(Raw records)
□ □ □ □ □ □ □

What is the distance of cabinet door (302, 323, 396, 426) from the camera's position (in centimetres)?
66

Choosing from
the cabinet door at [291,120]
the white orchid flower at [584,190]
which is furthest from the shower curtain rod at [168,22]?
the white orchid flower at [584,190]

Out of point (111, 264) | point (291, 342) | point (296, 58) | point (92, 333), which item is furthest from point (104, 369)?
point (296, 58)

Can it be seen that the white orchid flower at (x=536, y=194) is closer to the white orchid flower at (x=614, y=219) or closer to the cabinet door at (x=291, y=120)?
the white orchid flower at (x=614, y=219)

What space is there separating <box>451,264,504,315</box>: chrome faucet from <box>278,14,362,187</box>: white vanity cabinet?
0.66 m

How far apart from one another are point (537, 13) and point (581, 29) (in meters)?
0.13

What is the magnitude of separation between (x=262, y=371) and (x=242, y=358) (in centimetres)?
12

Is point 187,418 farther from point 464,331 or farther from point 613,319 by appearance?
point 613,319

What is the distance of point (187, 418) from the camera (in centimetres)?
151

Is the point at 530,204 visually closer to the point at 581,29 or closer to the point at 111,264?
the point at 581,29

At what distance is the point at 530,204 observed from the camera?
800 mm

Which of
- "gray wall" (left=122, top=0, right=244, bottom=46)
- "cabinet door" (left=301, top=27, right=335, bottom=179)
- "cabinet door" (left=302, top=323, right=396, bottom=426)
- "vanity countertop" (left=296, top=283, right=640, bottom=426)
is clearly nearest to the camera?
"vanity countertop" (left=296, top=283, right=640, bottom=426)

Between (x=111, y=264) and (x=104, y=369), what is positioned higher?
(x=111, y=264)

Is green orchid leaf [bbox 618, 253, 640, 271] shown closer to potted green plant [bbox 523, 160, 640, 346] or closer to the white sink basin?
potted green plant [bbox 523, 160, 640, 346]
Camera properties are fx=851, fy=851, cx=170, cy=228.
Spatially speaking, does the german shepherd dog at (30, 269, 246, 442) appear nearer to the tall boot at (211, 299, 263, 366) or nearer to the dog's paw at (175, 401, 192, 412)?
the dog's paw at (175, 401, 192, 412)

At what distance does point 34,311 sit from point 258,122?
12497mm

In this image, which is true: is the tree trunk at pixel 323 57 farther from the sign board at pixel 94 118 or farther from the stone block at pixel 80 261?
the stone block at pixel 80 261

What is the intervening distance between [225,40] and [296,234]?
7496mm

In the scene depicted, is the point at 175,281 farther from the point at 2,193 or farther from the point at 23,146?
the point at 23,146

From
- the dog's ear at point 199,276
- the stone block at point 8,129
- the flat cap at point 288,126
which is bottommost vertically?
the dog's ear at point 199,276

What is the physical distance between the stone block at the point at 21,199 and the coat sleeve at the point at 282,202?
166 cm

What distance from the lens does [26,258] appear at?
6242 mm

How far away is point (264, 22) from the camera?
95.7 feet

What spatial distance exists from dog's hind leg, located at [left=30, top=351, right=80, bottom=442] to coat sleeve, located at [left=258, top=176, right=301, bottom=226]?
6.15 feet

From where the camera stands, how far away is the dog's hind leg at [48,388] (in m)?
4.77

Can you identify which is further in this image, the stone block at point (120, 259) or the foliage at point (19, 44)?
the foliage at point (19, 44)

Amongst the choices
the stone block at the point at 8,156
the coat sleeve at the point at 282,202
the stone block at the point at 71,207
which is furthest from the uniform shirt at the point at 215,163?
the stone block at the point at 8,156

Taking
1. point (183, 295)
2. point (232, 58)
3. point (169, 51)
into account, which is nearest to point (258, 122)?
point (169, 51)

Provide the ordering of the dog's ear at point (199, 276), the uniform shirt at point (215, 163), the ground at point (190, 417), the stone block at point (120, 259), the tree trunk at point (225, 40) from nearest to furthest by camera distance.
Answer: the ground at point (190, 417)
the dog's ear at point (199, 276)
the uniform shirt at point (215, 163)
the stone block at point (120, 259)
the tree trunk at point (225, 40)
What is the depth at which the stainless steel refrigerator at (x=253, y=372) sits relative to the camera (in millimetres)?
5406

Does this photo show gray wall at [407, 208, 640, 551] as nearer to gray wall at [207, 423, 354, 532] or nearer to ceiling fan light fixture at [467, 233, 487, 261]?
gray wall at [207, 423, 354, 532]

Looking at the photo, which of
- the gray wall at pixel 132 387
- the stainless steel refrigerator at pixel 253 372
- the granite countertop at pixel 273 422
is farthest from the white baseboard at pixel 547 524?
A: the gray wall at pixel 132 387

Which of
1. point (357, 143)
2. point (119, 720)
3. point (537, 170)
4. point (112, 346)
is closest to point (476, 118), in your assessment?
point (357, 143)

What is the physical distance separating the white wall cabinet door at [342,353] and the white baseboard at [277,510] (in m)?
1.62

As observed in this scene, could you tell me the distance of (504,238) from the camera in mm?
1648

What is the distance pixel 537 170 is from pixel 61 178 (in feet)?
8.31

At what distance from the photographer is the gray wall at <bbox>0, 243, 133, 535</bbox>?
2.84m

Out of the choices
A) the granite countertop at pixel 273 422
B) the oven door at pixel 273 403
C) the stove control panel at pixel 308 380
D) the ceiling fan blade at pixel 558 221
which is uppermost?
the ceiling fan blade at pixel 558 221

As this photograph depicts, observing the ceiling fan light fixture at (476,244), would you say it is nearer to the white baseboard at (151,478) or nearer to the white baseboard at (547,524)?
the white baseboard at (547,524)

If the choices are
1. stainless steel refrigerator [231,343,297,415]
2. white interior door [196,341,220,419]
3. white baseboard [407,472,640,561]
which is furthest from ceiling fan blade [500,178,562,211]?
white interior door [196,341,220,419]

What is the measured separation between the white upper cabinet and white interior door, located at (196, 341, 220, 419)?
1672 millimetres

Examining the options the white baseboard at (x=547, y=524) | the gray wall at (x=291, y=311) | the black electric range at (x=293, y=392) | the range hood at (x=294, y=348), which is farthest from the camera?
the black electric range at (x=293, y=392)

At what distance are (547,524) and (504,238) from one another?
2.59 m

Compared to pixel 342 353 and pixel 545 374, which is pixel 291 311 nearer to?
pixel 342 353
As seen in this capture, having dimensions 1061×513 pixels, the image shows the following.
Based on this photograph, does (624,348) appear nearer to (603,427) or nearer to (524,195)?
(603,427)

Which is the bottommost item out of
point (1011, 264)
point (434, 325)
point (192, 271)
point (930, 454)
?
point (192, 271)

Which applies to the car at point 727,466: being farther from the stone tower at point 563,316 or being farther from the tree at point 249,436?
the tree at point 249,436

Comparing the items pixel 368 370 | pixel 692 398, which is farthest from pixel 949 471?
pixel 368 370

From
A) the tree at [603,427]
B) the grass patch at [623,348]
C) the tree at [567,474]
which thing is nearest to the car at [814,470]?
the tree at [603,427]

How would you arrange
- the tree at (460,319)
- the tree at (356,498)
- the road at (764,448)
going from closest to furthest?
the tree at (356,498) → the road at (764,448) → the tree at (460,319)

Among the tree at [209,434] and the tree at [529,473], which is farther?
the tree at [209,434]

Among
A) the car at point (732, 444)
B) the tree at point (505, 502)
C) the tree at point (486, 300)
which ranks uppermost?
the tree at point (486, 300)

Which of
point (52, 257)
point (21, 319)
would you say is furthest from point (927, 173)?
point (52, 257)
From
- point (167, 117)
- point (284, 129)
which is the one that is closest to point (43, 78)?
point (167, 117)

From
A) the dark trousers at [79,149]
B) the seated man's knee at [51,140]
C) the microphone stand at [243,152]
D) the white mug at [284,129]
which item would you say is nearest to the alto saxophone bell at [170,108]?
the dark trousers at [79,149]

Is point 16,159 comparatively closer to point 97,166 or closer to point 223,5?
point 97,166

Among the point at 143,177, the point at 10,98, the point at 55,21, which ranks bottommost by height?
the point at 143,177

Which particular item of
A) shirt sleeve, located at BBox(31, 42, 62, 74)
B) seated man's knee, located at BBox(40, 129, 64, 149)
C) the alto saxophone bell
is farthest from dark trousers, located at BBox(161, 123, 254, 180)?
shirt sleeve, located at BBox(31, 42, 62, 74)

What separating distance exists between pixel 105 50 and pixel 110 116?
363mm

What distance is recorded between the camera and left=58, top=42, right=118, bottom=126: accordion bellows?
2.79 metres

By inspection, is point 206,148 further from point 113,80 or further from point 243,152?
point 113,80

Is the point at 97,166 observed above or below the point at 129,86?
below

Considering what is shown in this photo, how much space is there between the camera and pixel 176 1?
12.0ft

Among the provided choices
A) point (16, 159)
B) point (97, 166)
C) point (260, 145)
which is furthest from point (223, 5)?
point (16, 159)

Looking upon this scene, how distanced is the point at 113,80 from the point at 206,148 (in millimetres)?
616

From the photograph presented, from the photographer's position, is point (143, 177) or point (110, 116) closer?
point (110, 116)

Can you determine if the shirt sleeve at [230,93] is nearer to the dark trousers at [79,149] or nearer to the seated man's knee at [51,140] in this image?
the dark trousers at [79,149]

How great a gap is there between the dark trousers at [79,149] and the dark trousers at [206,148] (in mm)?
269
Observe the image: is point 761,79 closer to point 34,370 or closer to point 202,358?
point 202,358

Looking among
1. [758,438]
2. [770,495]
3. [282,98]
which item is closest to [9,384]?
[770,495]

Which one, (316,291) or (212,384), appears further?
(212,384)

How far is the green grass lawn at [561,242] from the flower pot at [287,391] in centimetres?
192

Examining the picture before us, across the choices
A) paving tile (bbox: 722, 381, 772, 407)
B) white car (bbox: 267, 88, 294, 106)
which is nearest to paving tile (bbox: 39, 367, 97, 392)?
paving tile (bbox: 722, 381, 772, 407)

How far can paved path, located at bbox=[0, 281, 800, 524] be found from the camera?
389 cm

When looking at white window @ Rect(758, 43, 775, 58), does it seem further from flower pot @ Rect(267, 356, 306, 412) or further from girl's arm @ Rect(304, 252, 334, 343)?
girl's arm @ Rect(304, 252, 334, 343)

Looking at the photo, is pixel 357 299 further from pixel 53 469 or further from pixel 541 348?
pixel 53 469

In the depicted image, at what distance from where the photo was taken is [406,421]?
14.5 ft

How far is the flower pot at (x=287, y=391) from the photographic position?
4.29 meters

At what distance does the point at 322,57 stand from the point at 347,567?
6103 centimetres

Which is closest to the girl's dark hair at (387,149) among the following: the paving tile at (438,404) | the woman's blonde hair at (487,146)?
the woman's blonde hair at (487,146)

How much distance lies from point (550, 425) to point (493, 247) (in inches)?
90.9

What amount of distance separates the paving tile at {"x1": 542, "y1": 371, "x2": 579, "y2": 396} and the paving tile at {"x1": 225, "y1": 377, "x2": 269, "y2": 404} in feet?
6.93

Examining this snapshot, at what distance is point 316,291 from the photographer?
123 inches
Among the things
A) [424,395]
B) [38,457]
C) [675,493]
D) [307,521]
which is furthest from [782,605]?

□ □ □ □ □ □ □

*TO BE DONE*. Reproduce exactly the lines from the one containing "How far can" through the last line of the records above, including both, and nothing else.

*RIGHT ANSWER*.
How far can paved path, located at bbox=[0, 281, 800, 524] be found from the camera?
389 cm

When looking at white window @ Rect(758, 43, 775, 58), does it seem further from flower pot @ Rect(267, 356, 306, 412) or further from girl's arm @ Rect(304, 252, 334, 343)?
girl's arm @ Rect(304, 252, 334, 343)

Looking at the photo, is pixel 357 299 further from pixel 53 469 or further from pixel 541 348?
pixel 53 469

In the depicted image, at what distance from where the photo was taken is [406,421]?
14.5 ft

How far is the flower pot at (x=287, y=391) from the photographic position?
4.29 meters

At what distance does the point at 322,57 stand from the point at 347,567?
6103 centimetres

Which is closest to the girl's dark hair at (387,149) among the following: the paving tile at (438,404) | the woman's blonde hair at (487,146)?
the woman's blonde hair at (487,146)

How much distance lies from point (550, 425) to point (493, 247) (in inches)?
90.9

What amount of distance separates the paving tile at {"x1": 542, "y1": 371, "x2": 579, "y2": 396} and the paving tile at {"x1": 225, "y1": 377, "x2": 269, "y2": 404} in feet?
6.93

Examining this snapshot, at what distance is point 316,291 from the photographer?
123 inches
Among the things
A) [424,395]
B) [38,457]
C) [675,493]
D) [307,521]
which is furthest from [782,605]?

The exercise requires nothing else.